■ **TASK 1**: In the abstract on bacterial cell wall glycosidases, which of the two enzymes, MpgA or MpgB, produces much longer peptidoglycan oligomers?
■ **TASK 2**: According to the abstract on bacterial cell wall glycosidases, why can E. coli MltG make up for the loss of MpgA in S. pneumoniae even though the two enzymes use different cleavage chemistry?

■ **STUDY TEXT**:
—————

Biochemical reconstitution defines new functions for membrane-bound glycosidases in assembly of the bacterial cell wall

Significance Bacteria are protected from their surrounding environment by the peptidoglycan cell wall, which is a major target for antibiotics. Counterintuitively, cell wall assembly requires enzymes that cleave newly built peptidoglycan chains. Here, using nascent peptidoglycan we assembled in vitro, we characterized two membrane-bound glycosidases that are vital for proper cell division and elongation in Streptococcus pneumoniae. These enzymes were proposed to perform different chemical reactions. Instead, we show that they perform the same chemical reaction but cut the peptidoglycan backbone at different sites. We identify the mechanistic basis for cleavage site selection and also identify an amino acid switch that alters the cleavage chemistry. This work advances our understanding of how peptidoglycan glycosidases help build the cell wall. The peptidoglycan cell wall is a macromolecular structure that encases bacteria and is essential for their survival. Proper assembly of the cell wall requires peptidoglycan synthases as well as membrane-bound cleavage enzymes that control where new peptidoglycan is made and inserted. Previous studies have shown that two membrane-bound proteins in Streptococcus pneumoniae, here named MpgA and MpgB, are important in maintaining cell wall integrity. MpgA was predicted to be a lytic transglycosylase based on its homology to Escherichia coli MltG, while the enzymatic activity of MpgB was unclear. Using nascent peptidoglycan substrates synthesized in vitro from the peptidoglycan precursor Lipid II, we report that both MpgA and MpgB are muramidases. We show that replacing a single amino acid in E. coli MltG with the corresponding amino acid from MpgA results in muramidase activity, allowing us to predict from the presence of this amino acid that other putative lytic transglycosylases actually function as muramidases. Strikingly, we report that MpgA and MpgB cut nascent peptidoglycan at different positions along the sugar backbone relative to the reducing end, with MpgA producing much longer peptidoglycan oligomers. We show that the cleavage site selectivity of MpgA is controlled by the LysM-like subdomain, which is required for its full functionality in cells. We propose that MltG’s ability to complement the loss of MpgA in S. pneumoniae despite performing different cleavage chemistry is because it can cleave nascent peptidoglycan at the same distance from the lipid anchor.

—————

■ **RECORDS**:

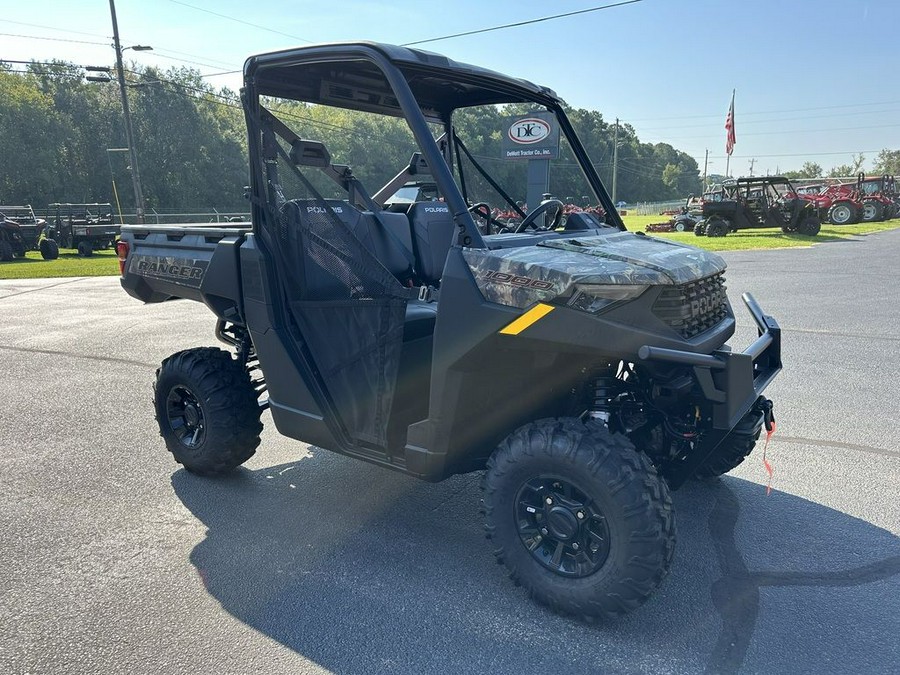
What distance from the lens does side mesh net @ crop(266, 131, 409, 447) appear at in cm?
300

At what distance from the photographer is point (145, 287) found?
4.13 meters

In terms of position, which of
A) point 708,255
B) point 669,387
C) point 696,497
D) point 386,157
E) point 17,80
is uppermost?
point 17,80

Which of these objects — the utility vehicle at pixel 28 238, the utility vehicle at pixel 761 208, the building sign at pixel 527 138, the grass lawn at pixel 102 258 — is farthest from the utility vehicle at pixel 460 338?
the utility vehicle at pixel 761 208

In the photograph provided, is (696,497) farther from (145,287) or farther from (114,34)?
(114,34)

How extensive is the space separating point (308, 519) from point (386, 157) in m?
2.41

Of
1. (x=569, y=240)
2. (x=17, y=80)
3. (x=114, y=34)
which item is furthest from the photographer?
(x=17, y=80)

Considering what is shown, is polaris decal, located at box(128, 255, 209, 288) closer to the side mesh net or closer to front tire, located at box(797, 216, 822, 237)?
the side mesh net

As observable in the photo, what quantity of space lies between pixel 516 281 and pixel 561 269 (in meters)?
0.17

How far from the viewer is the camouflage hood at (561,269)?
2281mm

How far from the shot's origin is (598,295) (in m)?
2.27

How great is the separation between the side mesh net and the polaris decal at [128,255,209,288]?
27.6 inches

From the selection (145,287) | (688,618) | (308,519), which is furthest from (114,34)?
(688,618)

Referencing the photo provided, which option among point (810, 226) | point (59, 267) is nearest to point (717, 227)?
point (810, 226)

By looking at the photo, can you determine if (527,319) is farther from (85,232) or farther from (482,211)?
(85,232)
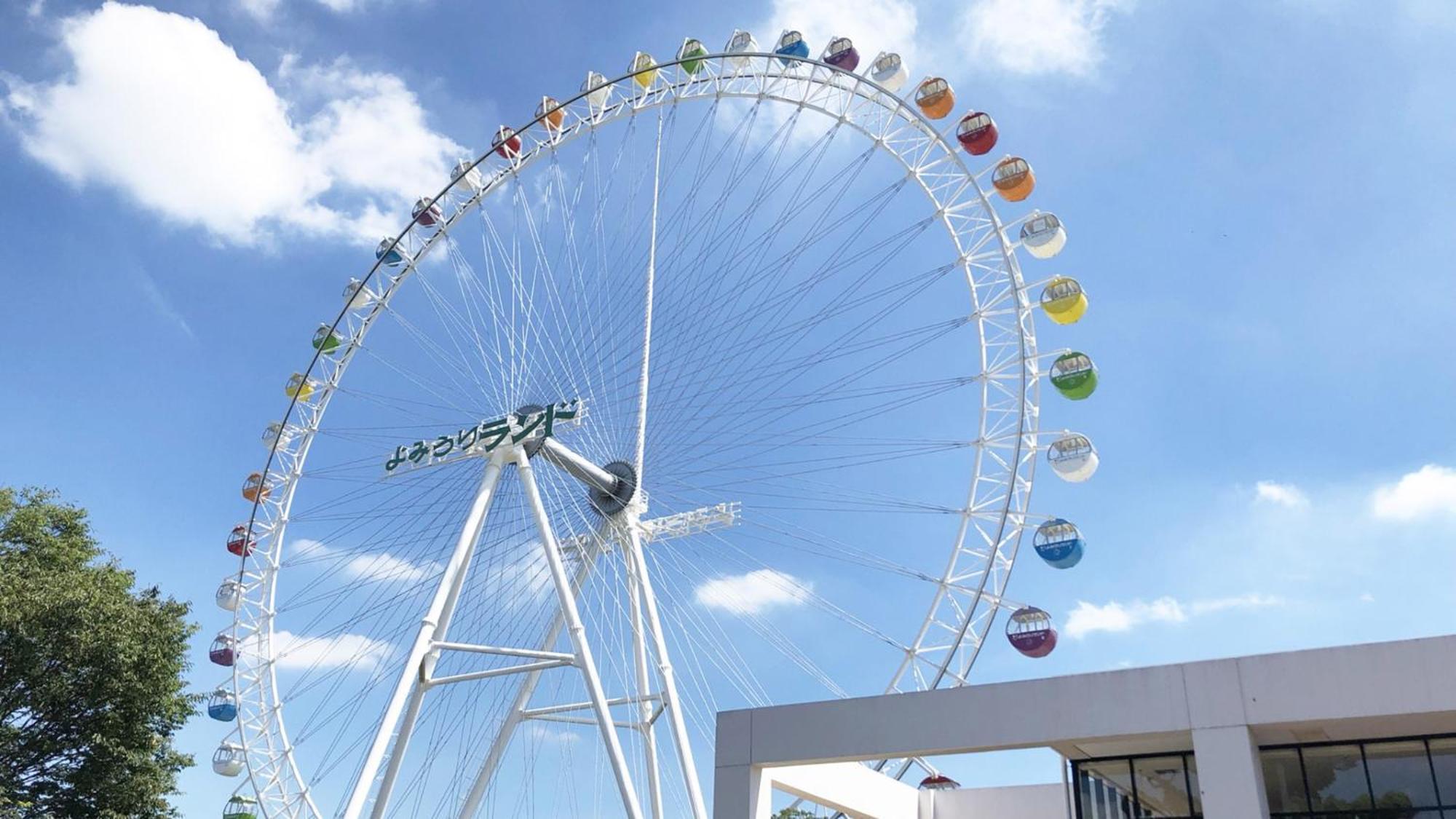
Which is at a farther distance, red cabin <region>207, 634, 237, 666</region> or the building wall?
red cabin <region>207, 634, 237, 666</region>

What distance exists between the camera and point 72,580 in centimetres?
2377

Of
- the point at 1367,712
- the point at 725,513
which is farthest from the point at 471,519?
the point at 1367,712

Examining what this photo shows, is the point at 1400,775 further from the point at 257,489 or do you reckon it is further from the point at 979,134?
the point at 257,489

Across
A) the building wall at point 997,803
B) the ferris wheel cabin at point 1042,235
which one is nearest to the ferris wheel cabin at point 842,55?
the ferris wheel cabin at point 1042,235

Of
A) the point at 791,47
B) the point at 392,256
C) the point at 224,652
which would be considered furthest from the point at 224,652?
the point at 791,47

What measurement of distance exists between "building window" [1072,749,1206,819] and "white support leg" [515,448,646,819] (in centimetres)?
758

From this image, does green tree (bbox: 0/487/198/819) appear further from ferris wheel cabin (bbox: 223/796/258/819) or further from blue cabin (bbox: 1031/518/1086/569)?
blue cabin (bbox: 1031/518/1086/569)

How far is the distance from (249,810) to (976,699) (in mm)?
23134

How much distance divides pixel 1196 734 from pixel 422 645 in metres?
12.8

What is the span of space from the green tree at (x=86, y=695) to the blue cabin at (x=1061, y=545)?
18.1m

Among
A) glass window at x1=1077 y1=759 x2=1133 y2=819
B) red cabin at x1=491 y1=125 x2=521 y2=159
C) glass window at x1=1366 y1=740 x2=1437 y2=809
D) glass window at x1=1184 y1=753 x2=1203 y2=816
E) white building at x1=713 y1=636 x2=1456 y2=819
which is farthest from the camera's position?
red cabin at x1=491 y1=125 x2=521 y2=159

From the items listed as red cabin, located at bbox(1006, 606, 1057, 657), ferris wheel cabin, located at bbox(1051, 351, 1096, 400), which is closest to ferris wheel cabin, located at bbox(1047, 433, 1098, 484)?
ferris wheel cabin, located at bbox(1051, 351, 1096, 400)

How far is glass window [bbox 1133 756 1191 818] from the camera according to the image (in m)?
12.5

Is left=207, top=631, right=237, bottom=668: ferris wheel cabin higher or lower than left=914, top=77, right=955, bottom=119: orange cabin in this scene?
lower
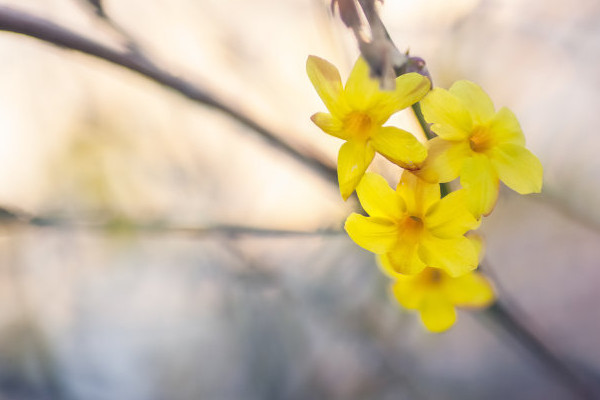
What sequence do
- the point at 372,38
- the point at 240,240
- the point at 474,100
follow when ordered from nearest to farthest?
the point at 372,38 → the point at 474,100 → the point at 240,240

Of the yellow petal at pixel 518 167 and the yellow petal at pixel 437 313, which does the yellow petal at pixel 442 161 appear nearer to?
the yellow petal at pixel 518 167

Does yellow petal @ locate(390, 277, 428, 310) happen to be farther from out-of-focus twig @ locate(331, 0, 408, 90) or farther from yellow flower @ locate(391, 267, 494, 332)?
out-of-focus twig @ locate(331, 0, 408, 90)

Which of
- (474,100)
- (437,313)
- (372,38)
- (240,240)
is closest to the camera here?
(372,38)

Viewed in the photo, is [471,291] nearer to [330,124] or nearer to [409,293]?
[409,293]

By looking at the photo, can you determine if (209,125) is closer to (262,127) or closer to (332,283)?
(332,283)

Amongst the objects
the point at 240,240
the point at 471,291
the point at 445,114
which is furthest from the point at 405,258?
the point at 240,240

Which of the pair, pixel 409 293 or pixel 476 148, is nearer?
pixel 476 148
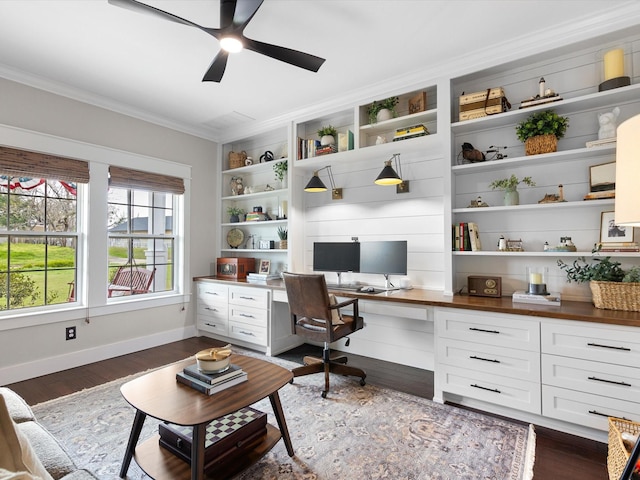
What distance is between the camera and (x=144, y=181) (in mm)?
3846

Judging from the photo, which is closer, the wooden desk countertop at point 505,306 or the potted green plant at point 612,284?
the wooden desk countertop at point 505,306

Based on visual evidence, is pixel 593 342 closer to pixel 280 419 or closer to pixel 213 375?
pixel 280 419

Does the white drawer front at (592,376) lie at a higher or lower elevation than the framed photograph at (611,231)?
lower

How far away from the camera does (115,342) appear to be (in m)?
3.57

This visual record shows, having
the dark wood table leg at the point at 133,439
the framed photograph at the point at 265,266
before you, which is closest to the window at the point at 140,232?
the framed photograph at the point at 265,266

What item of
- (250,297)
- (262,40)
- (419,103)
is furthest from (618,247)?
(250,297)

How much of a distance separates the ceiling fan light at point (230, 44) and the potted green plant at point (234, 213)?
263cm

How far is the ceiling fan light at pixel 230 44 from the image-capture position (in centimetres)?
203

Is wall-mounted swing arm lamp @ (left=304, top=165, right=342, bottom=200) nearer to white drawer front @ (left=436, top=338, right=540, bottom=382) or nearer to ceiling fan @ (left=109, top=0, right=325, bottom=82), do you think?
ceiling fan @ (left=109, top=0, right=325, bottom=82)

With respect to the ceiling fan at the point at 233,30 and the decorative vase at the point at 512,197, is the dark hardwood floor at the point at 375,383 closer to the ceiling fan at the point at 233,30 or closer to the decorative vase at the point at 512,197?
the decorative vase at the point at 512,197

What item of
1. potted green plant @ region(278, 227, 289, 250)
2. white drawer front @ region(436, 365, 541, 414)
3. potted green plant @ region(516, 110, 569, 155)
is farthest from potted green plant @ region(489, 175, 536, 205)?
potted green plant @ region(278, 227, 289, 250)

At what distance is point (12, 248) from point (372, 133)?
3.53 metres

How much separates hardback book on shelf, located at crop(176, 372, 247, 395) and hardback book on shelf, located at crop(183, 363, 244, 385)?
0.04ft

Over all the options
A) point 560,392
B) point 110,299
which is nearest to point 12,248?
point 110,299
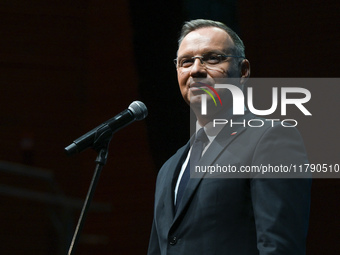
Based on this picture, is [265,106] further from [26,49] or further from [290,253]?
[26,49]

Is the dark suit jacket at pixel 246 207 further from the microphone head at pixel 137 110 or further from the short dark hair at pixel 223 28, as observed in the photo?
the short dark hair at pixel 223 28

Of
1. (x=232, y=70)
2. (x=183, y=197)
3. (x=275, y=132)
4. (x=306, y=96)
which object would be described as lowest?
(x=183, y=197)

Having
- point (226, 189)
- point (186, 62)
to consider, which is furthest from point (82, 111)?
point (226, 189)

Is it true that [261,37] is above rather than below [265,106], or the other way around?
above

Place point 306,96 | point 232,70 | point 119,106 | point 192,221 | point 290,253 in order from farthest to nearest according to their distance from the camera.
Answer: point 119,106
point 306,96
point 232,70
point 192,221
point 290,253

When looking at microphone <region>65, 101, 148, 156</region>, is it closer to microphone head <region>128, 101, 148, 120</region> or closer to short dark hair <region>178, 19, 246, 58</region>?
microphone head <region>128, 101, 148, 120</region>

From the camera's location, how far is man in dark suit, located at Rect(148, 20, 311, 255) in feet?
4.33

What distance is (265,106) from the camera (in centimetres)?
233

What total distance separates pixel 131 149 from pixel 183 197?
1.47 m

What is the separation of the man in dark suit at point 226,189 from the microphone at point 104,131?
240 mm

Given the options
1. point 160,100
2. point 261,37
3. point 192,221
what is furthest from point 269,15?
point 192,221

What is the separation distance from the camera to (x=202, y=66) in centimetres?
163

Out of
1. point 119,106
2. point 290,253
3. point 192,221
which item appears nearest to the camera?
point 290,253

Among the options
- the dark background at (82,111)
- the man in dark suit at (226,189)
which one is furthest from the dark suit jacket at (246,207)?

—————

■ **EXERCISE ANSWER 1**: MpgA produces much longer peptidoglycan oligomers.

■ **EXERCISE ANSWER 2**: The authors propose that MltG can cleave nascent peptidoglycan at the same distance from the lipid anchor as MpgA. This shared cleavage position, rather than the same chemistry, would let it stand in for MpgA.